*EXTRACTED RECORDS*
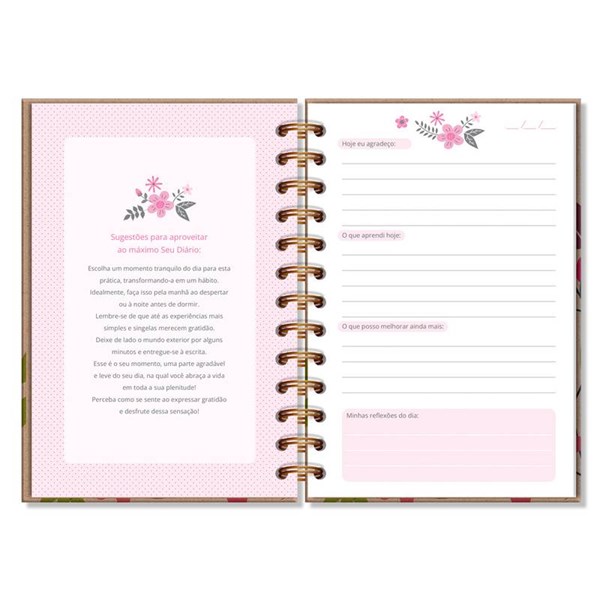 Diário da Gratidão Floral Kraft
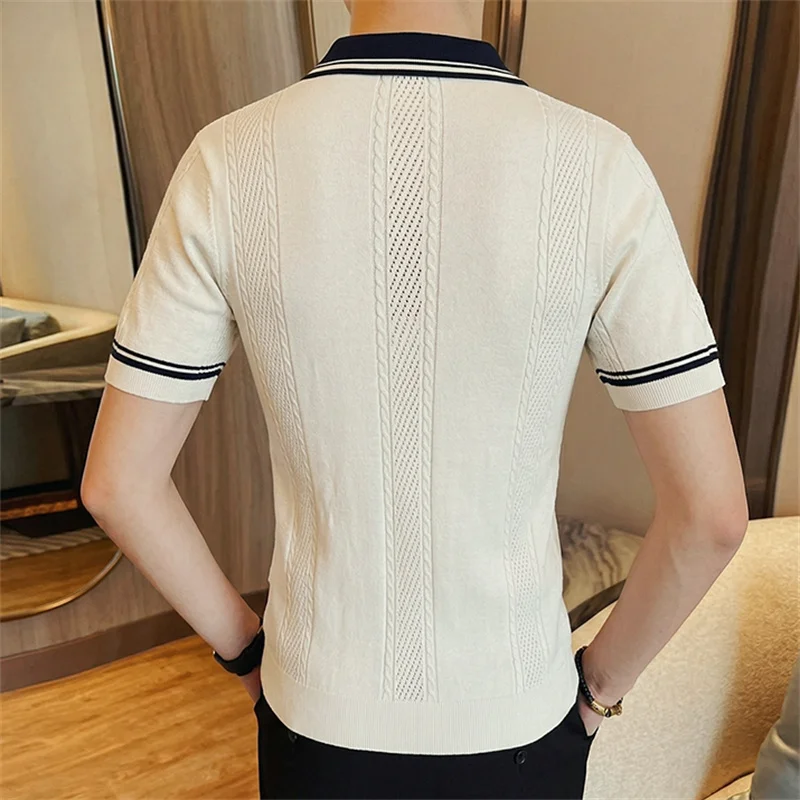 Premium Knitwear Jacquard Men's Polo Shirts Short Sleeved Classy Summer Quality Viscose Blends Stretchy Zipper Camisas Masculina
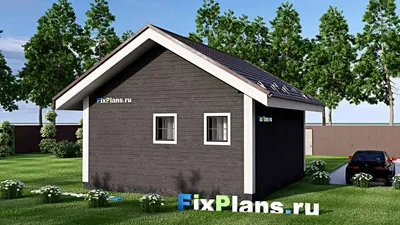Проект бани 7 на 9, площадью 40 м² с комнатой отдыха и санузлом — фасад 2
==
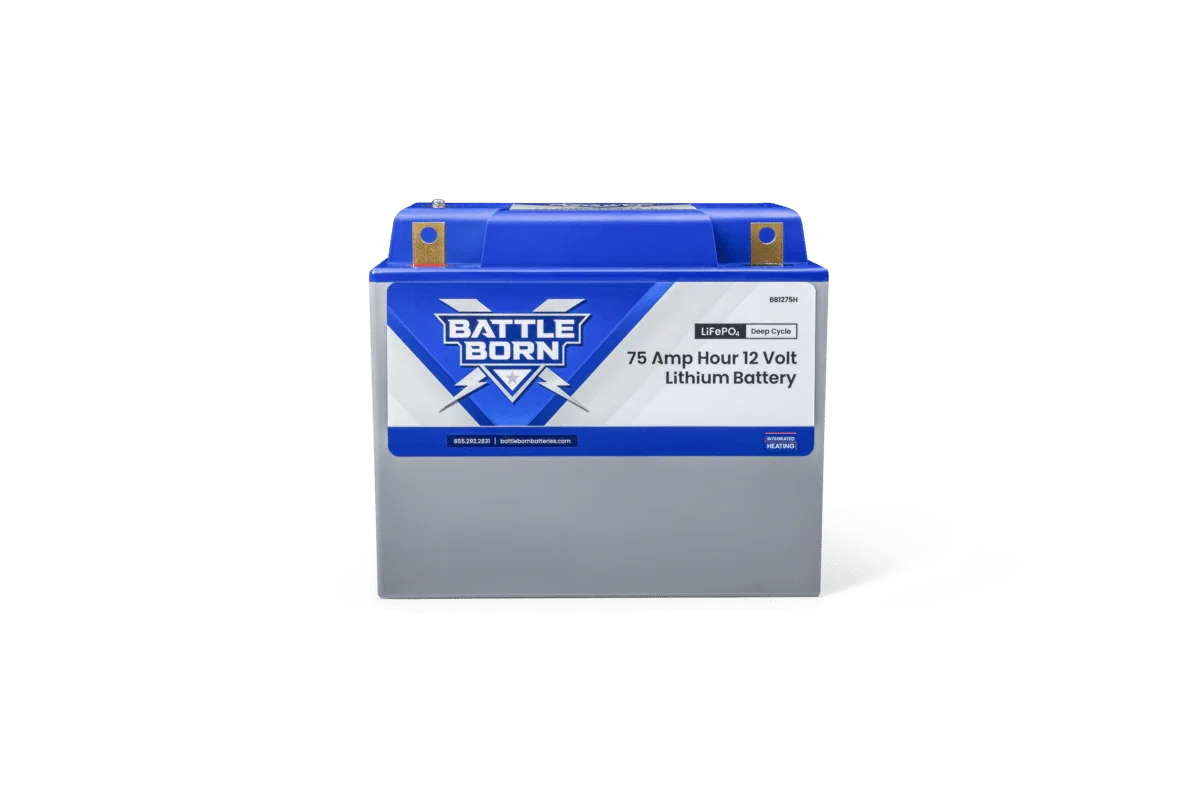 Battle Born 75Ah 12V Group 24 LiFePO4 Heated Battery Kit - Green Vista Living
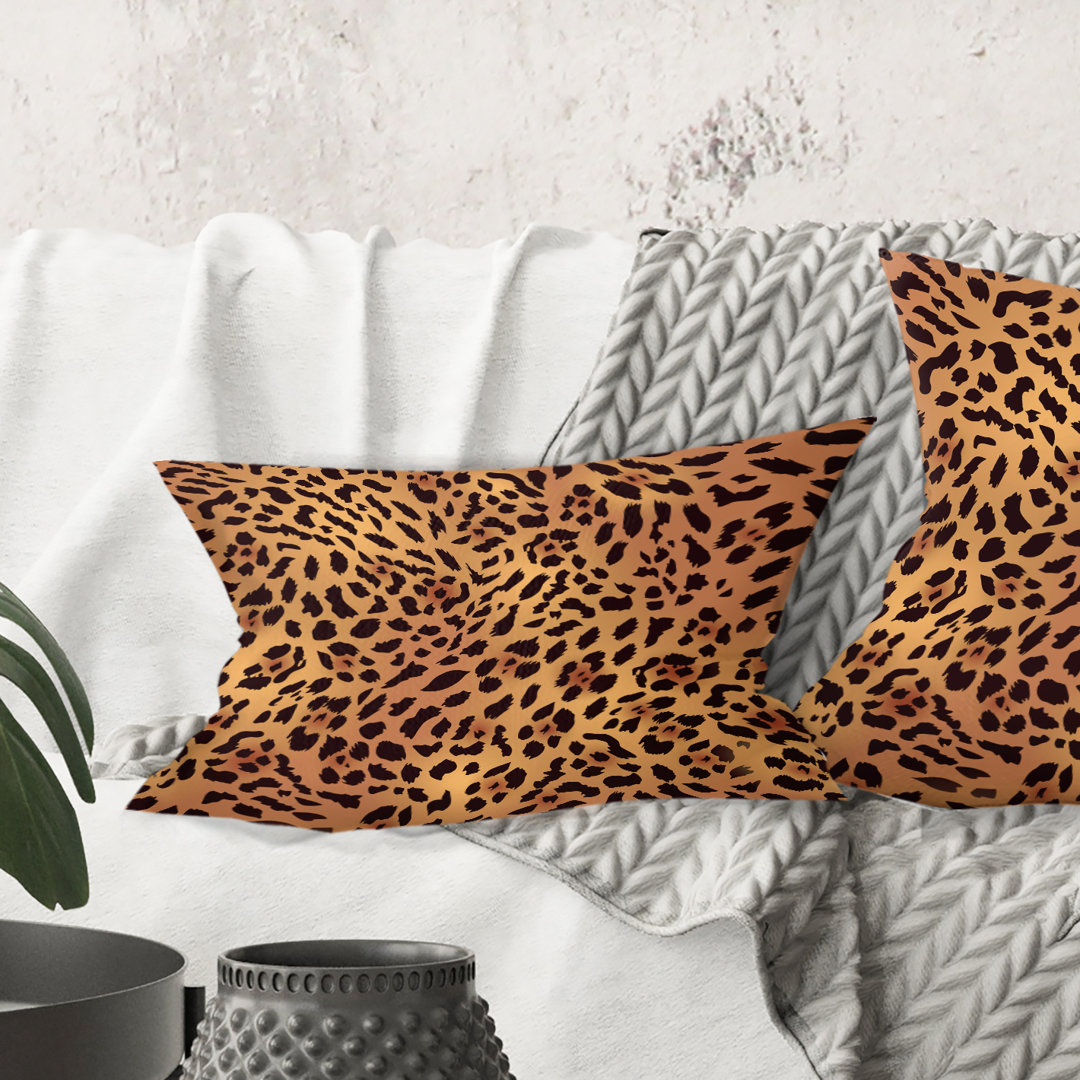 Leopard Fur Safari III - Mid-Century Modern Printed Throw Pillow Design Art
...
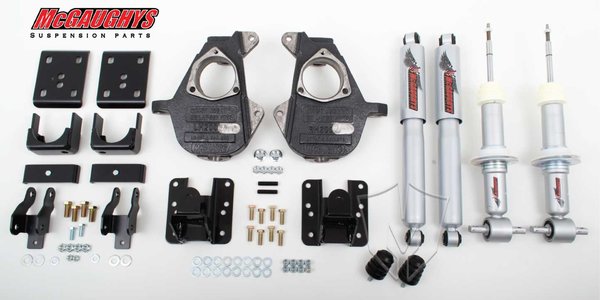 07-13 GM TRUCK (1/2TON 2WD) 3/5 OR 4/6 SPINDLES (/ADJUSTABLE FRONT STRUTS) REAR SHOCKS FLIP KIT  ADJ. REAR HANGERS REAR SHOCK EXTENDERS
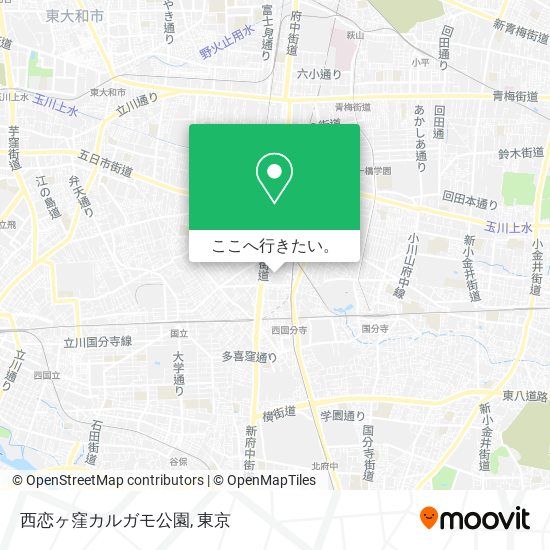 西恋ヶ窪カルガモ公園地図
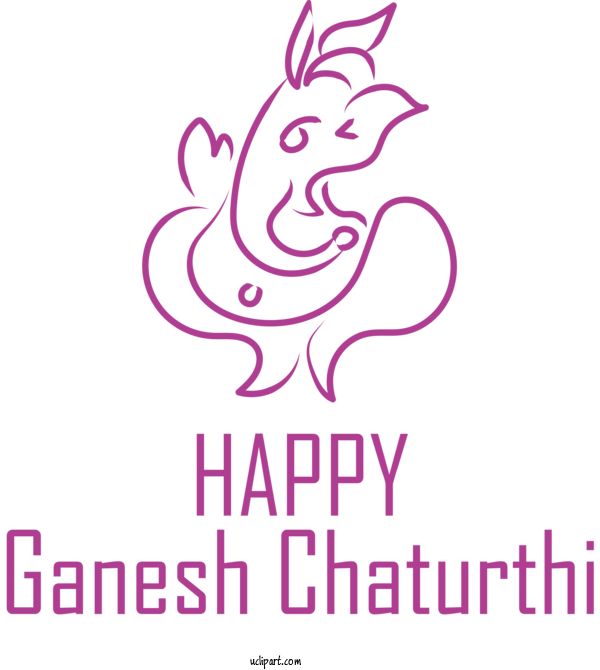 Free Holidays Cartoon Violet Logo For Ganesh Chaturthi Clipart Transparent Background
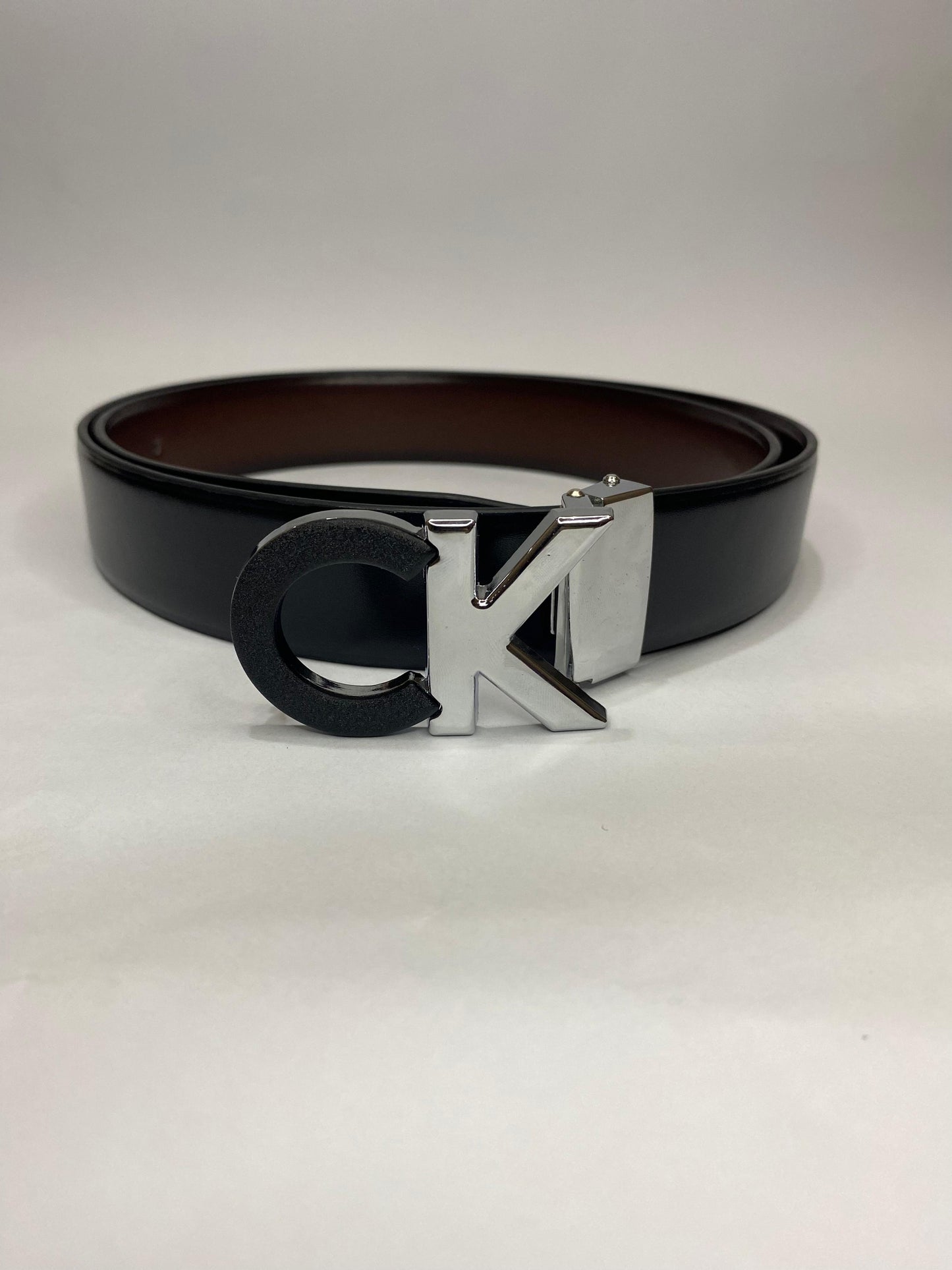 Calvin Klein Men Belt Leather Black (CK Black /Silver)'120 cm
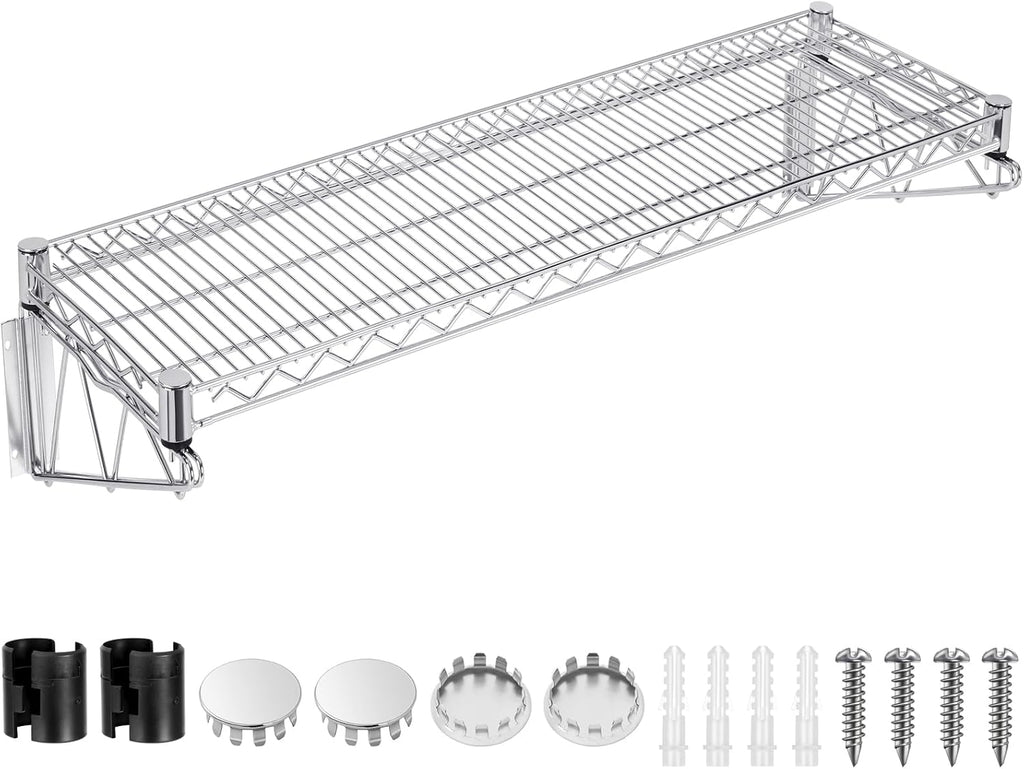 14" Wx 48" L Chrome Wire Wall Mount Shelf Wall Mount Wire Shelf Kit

*DIRECTIONS FOR THIS TASK*
All that should be printed is the run of lines above from the one with "Premium Knitwear Jacquard" through the one with "Проект бани 7", both included, exactly as given, with pictures left out.

*RESPONSE TO THE EXERCISE*
 Premium Knitwear Jacquard Men's Polo Shirts Short Sleeved Classy Summer Quality Viscose Blends Stretchy Zipper Camisas Masculina
Проект бани 7 на 9, площадью 40 м² с комнатой отдыха и санузлом — фасад 2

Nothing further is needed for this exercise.